Ambachew Mekonnen, the president of Ethiopia’s Amhara region, and his top advisor have been killed in an attempted coup whilst the military’s chief of staff was also murdered in the capital, Addis Ababa.
According to the office of Prime Minister Abiy Ahmed, a hit squad led by Asaminew Tsige, Amhara’s security chief, interrupted a meeting led by Mekonnen in the regional capital Bahir Dar on Saturday and shot the president and his adviser Ezez Wassie.
A press statement stated:
“In the early evening of June 22, 2019 an orchestrated coup attempt occurred on executive leadership of the Amhara Regional Government. During the attacks in this coup attempt, H.E. Dr. Ambachew Makonnen, President of the Amhara Regional Government and H.E. Ezez Wassie, Amhara Regional Government Office Advisor were killed from gunshot injuries sustained.” 
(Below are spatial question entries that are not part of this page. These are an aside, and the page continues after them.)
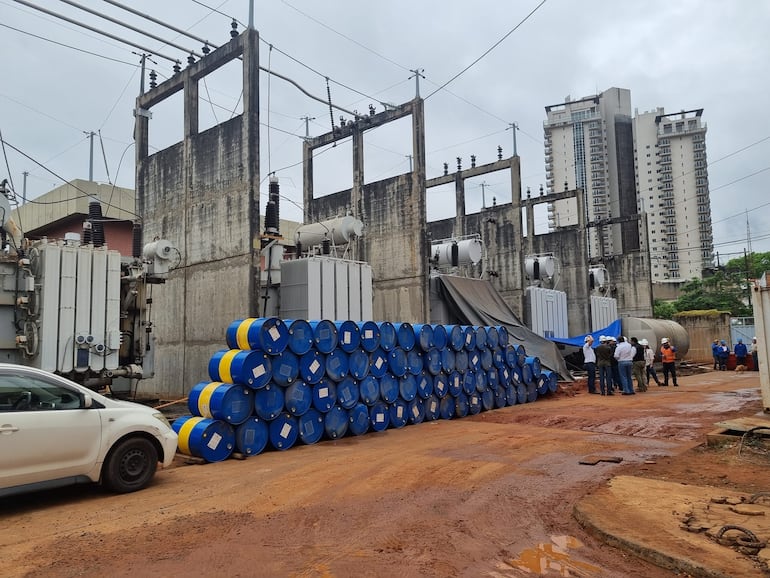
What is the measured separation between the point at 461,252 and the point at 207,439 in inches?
630

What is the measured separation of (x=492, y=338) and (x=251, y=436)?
298 inches

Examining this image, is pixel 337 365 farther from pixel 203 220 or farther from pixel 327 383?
pixel 203 220

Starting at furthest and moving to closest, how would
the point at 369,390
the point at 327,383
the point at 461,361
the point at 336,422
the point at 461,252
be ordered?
the point at 461,252 → the point at 461,361 → the point at 369,390 → the point at 336,422 → the point at 327,383

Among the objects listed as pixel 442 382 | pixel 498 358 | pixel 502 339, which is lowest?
pixel 442 382

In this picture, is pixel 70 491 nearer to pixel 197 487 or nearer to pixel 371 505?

The attempted coup has been described as a coordinated attack by mercenaries as General Seare Mekonnen, the chief of staff of the national security forces, was also killed in his home by his body guard. A retired general who had been visiting him was also killed.
The prime minister’s office has said that the situation in Amhara is under the control of the Federal and Regional Government and, in accordance with the constitution, is being led by the vice president, Lake Ayalew. On Monday, the Ethiopian government confirmed that the rebellion in Amhara and the attempted coup had been defeated.
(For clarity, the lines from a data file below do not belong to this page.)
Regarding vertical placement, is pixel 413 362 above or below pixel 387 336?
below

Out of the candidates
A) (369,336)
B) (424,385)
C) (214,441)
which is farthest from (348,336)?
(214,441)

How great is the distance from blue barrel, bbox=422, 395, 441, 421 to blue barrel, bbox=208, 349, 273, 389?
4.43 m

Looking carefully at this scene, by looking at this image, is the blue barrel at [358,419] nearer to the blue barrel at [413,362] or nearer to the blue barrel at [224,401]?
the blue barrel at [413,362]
The press statement added:
“The Federal Government remains committed to ensuring national security and through the command of the of Prime Minister Abiy Ahmed, various tasks are underway. In this regard we encourage citizens to also be guardians of peace and support all efforts in holding suspected individuals accountable.”
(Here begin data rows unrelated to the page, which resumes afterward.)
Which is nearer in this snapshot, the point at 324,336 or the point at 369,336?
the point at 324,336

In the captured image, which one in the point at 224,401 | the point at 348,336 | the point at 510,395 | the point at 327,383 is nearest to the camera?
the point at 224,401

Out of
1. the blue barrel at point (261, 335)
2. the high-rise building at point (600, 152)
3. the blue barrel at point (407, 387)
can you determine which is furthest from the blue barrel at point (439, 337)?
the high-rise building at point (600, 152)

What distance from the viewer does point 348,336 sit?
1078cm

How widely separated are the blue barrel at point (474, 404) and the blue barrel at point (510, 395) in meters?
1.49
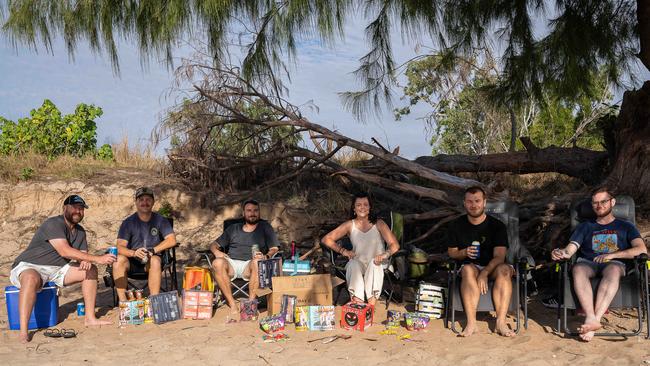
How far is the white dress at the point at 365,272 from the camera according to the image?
17.9 ft

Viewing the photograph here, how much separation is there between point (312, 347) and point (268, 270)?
1.13m

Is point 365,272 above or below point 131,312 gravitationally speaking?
above

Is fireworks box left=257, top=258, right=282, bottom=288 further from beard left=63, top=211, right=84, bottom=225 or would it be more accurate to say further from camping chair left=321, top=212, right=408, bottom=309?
beard left=63, top=211, right=84, bottom=225

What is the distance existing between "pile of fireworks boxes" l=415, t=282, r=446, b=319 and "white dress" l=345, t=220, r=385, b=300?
0.33 meters

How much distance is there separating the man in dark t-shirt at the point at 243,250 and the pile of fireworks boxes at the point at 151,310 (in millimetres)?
423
Asaminew Tsige fled the scene of the attack and has been on the run since but the body guard who killed the army’s chief of staff has been arrested. According to Brigadier General Tefera Mamo, who heads the special forces in Amhara, “most of the people who attempted the coup have been arrested, although there are a few still at large”. 
The failed attempted coup reveals the deep-rooted political and social divisions that are present in the north-eastern African state, which is host to an array of ethnic groups and autonomous regions.
Ahmed, who came to power last year, has led a wide range of reforms, from releasing political prisoners, decriminalising political parties, lifting restrictions on the media and press, and prosecuted public officials accused of committing mass human rights abuses. He has also liberalised the economy, integrating it with the global economy and has even signed a peace treaty with Ethiopia’s once rival, Eritrea.
“These tragic incidents, unfortunately, demonstrate the depth of Ethiopia’s political crisis,” said William Davidson, an analyst at the International Crisis Group.
“It is now critical that actors across the country do not worsen the instability by reacting violently or trying to exploit this unfolding situation for their own political ends.”
Although Ahmed’s reforms are popular and have been welcomed by the populace after decades of autocracy, they have led many in the country’s autonomous regions to take up arms and fight against the government to win more autonomy and even independence.
Parliamentary elections are due to be held next year in Ethiopia and several opposition parties have urged the government to not postpone the polls regardless of the rising ethnic unrest.